> [WRITTEN TASKS]
• a. In the siamese network post, what was the original application of siamese networks?
• b. Pick up the siamese network post after its last sentence and carry it forward.

In a previous post I wrote about how you could use a Mask R-CNN model to detect and segment out articles of clothing to be used by some second stage model. For his post I built an example of that second stage model using a Pytorch siamese neural network. The idea would be that by combining these two models you could take a raw image, segment out just the articles of clothing, and then match those articles of clothing against a database of clothing items to find similar items.
So the first part of this post will focus on building the siamese network and near the end I will show an example using the output from my segmentation model and how the siamese network can generalize beyond shoes to other items it has never seen before.
What are Siamese Networks, Why Should We Care?
Rather than classifying what an object is, the goal with a siamese style network is to determine if items are similar or different. These can really be anything. Facebook uses them for facial recognition, the original application was signature verification, and I have used them to look at artists styles and game characters.

> [MATERIAL SHOWN]
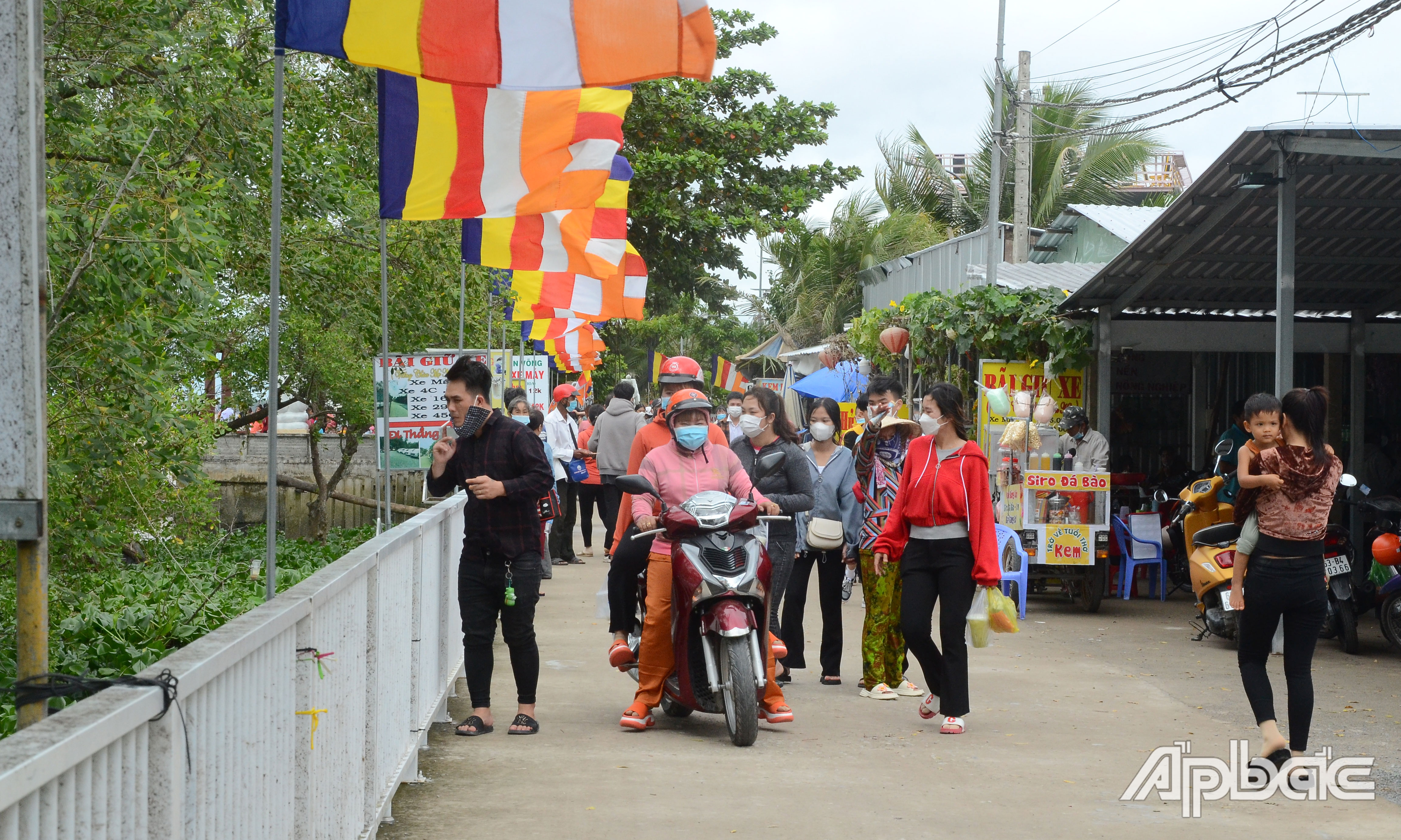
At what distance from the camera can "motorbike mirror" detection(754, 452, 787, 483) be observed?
24.4ft

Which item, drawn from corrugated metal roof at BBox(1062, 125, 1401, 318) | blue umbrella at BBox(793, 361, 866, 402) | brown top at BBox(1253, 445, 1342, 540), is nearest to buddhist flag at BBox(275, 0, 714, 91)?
brown top at BBox(1253, 445, 1342, 540)

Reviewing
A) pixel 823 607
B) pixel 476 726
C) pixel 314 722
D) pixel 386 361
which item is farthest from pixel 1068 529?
pixel 314 722

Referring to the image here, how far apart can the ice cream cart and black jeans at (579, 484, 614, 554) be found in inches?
176

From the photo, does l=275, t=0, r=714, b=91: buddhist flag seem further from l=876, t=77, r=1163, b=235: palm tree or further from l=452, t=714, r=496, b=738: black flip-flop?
l=876, t=77, r=1163, b=235: palm tree

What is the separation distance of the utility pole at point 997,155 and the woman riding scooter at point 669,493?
1289 centimetres

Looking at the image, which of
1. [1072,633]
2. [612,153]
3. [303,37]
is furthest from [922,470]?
[1072,633]

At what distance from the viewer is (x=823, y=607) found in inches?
335

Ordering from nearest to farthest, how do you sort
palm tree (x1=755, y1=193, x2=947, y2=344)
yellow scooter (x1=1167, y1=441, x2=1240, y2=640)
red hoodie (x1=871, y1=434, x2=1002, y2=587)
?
red hoodie (x1=871, y1=434, x2=1002, y2=587) < yellow scooter (x1=1167, y1=441, x2=1240, y2=640) < palm tree (x1=755, y1=193, x2=947, y2=344)

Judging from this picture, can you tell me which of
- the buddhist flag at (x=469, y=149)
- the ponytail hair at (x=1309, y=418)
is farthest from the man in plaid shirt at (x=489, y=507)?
the ponytail hair at (x=1309, y=418)

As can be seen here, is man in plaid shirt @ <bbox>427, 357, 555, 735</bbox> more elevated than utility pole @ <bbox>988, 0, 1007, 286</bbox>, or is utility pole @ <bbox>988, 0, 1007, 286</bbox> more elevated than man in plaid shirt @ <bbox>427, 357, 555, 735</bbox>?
utility pole @ <bbox>988, 0, 1007, 286</bbox>

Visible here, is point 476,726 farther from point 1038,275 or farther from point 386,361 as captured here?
point 1038,275

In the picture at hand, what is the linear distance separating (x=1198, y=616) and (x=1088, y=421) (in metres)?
3.02

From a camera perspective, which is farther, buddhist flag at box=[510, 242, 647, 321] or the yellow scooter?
buddhist flag at box=[510, 242, 647, 321]

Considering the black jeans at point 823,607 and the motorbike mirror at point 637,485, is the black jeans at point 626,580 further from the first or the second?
the black jeans at point 823,607
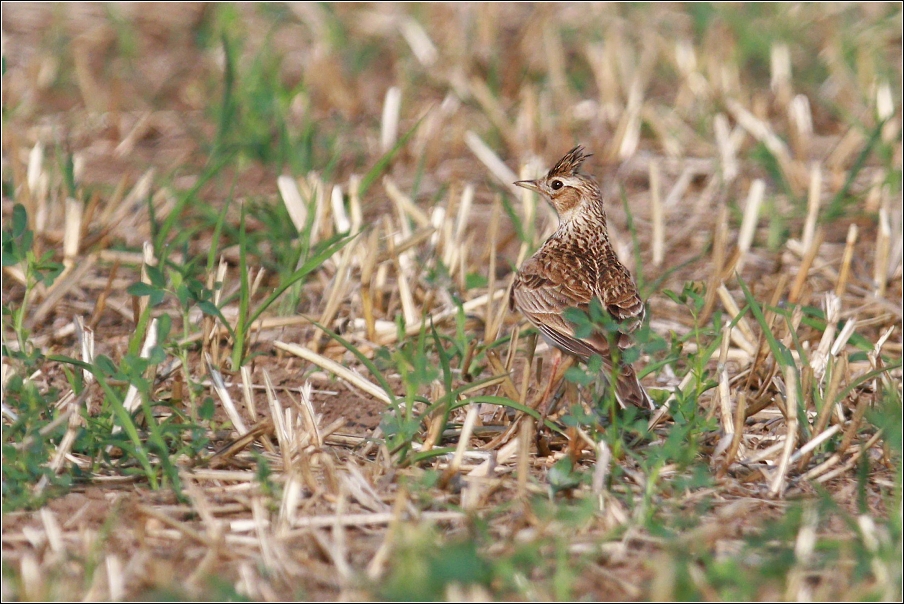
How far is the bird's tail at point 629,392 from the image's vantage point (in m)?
4.25

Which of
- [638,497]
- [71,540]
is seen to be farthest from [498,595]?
[71,540]

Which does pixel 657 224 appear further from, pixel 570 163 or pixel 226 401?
pixel 226 401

> [ANSWERS]
• a. Signature verification.

• b.
You train siamese networks by initializing two network "towers" where you hold their weights equal and conduct pairwise comparisons by feeding inputs through each tower. The networks are trained to determine whether or not the two objects it is presented with are the same or different by minimizing the distance between similar inputs and maximizing the difference between dissimilar ones.

Siamese networks are not answering the classic classification question, what is X? Rather they answer the question, are objects X and Y similar?
With that said, I think it is fair to ask why even bother going through the trouble of building a siamese architecture for pairwise comparison if you could just train a standard network to do these identifications?
In response, siamese networks have a number of properties that I think make them quite useful. The main one is that they are able to generalize beyond what they were trained on to be able to tell the differences between classes they have not necessarily been exposed to. Another property is that since they generalize to classes they have not been explicitly trained on, siamese networks do not need to be retrained every time they are required to look at something new.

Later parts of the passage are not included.